[Records drawn from a collection]
○ ○ ○
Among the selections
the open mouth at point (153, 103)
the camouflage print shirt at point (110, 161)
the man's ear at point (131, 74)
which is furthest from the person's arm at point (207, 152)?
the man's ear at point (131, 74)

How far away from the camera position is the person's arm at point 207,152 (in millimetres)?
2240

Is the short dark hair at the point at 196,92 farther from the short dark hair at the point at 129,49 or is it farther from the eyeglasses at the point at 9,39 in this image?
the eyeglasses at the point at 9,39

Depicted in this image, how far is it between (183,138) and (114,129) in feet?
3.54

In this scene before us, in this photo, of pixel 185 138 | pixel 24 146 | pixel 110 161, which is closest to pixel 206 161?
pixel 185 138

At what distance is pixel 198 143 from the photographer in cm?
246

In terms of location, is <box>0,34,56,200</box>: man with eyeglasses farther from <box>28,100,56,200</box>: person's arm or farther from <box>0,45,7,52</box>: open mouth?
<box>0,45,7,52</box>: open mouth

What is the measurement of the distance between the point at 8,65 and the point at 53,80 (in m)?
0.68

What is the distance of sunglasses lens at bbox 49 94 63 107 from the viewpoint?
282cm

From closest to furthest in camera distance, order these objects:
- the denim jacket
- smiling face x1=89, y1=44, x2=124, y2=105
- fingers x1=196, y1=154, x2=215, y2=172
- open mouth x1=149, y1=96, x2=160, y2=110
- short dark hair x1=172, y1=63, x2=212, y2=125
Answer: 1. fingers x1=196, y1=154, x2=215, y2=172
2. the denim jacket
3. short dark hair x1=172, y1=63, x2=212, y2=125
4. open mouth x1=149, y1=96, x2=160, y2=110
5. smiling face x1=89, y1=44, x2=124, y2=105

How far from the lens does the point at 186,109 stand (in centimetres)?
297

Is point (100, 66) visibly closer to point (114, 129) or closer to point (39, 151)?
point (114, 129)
○ ○ ○
• _Stated problem_
Put the lines of the material into a JSON list of strings, one string per line with blank lines omitted, starting at the line containing "What is the distance" and ending at the final line of the material, both included.

• _Complete output_
[
  "What is the distance of sunglasses lens at bbox 49 94 63 107 from the viewpoint?",
  "282cm",
  "From closest to furthest in camera distance, order these objects:",
  "- the denim jacket",
  "- smiling face x1=89, y1=44, x2=124, y2=105",
  "- fingers x1=196, y1=154, x2=215, y2=172",
  "- open mouth x1=149, y1=96, x2=160, y2=110",
  "- short dark hair x1=172, y1=63, x2=212, y2=125",
  "Answer: 1. fingers x1=196, y1=154, x2=215, y2=172",
  "2. the denim jacket",
  "3. short dark hair x1=172, y1=63, x2=212, y2=125",
  "4. open mouth x1=149, y1=96, x2=160, y2=110",
  "5. smiling face x1=89, y1=44, x2=124, y2=105",
  "How far from the lens does the point at 186,109 stand (in centimetres)?",
  "297",
  "Is point (100, 66) visibly closer to point (114, 129) or closer to point (39, 151)?",
  "point (114, 129)"
]